■ EXERCISE REQUIREMENTS ■
Format the material from the line with "At what camera" up to and including the line with "2.82 meters" as a Markdown table with the columns Row and Material line. Give each line a row number and leave out blank lines.
----- GIVEN INFORMATION -----
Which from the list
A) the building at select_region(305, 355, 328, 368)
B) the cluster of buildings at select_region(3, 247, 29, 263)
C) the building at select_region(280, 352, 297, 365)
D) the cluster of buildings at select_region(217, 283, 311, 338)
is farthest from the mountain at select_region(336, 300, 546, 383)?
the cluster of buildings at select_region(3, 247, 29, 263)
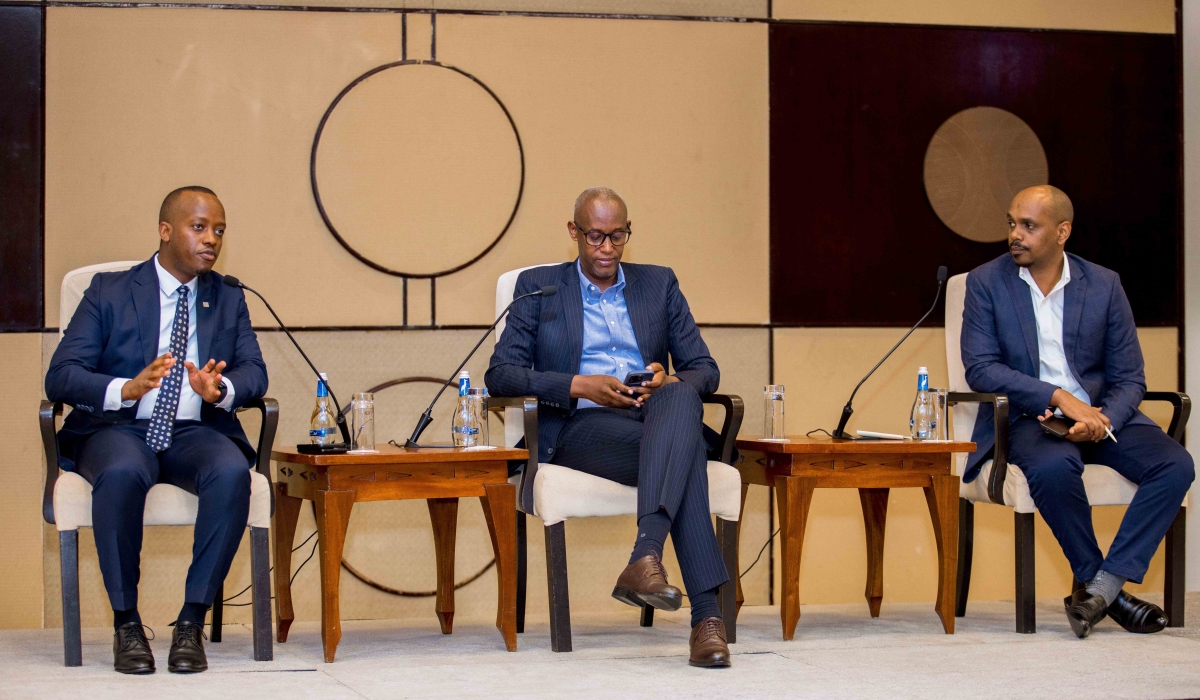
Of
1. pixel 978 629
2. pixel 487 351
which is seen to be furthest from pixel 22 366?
pixel 978 629

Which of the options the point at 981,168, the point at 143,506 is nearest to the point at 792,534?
the point at 143,506

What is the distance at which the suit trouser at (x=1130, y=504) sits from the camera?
3.82m

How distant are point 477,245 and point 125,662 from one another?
2.01m

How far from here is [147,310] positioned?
11.9 ft

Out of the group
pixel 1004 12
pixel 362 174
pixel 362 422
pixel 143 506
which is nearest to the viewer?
pixel 143 506

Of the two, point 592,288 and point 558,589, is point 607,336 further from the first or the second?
point 558,589

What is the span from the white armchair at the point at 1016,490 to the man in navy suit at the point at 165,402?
2326mm

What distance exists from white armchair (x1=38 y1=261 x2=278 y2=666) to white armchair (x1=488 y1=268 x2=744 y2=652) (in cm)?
73

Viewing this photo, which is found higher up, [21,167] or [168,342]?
[21,167]

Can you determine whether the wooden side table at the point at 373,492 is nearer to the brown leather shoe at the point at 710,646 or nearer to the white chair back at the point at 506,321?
the white chair back at the point at 506,321

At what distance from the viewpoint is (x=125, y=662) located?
3.18 m

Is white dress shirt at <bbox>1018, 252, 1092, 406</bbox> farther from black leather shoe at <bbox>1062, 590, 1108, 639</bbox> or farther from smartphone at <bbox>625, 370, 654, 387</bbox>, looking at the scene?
smartphone at <bbox>625, 370, 654, 387</bbox>

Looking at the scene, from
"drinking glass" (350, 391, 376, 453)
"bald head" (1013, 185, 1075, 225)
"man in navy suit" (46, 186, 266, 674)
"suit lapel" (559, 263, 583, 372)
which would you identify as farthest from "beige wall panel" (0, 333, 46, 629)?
"bald head" (1013, 185, 1075, 225)

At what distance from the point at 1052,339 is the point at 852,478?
965 millimetres
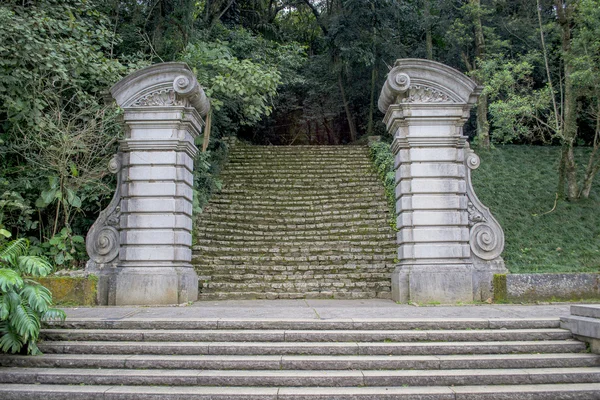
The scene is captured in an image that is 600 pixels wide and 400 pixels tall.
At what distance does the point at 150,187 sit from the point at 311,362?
17.1 ft

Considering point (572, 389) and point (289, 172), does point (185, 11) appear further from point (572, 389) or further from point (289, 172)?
point (572, 389)

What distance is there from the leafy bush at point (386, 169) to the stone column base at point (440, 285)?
4.50m

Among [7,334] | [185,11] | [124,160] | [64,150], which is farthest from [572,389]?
[185,11]

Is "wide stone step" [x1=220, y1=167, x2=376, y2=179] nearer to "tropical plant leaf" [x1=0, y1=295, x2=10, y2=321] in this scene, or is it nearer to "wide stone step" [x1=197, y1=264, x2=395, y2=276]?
"wide stone step" [x1=197, y1=264, x2=395, y2=276]

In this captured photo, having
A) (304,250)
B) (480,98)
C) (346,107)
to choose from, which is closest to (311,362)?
(304,250)

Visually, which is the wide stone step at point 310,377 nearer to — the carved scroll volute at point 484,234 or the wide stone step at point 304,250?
the carved scroll volute at point 484,234

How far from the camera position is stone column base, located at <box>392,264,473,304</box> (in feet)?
29.4

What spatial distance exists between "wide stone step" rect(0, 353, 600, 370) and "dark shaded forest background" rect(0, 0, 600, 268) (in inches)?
85.5

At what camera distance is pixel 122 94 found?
30.9 ft

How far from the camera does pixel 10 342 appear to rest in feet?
19.5

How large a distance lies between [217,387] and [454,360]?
2.82 meters

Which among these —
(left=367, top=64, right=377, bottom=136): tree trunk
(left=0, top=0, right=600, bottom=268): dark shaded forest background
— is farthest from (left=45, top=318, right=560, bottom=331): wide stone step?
(left=367, top=64, right=377, bottom=136): tree trunk

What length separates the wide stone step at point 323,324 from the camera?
664cm

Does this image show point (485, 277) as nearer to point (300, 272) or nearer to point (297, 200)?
point (300, 272)
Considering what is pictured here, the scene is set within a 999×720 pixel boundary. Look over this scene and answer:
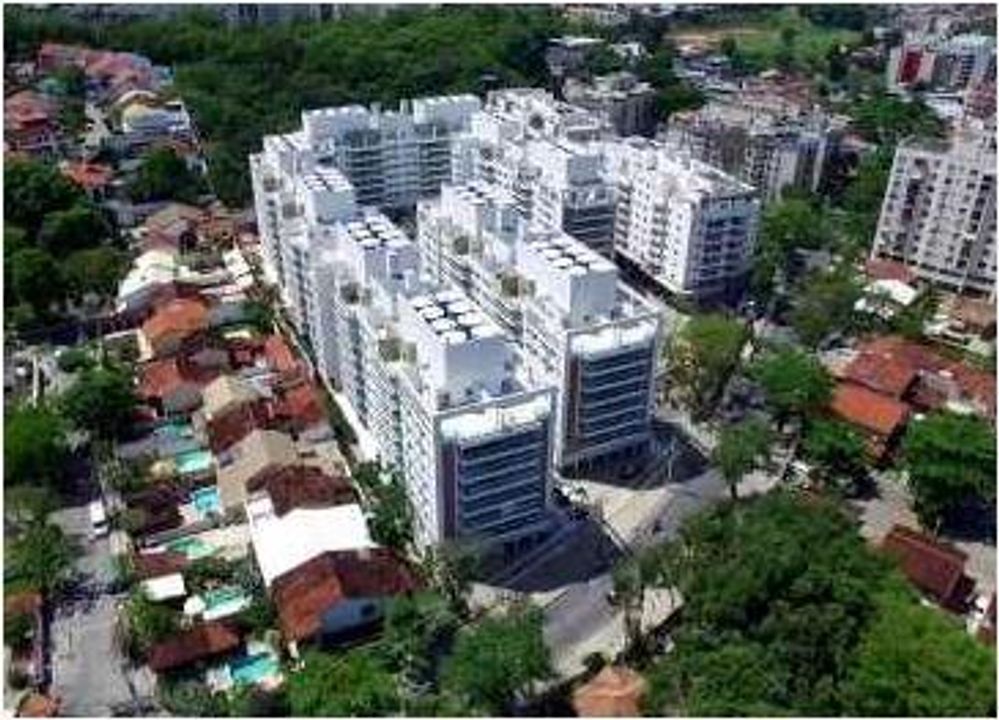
-----
■ TASK ANSWER ■
| Row | Material line |
|---|---|
| 1 | At what camera distance is pixel 122 94 found? |
| 2 | 30.9 ft |
| 3 | How far from the camera does pixel 10 342 appear to rest in feet? |
| 4 | 19.5 |
| 5 | How large a distance lies between [217,387] and [454,360]? |
| 6 | 2.82 meters |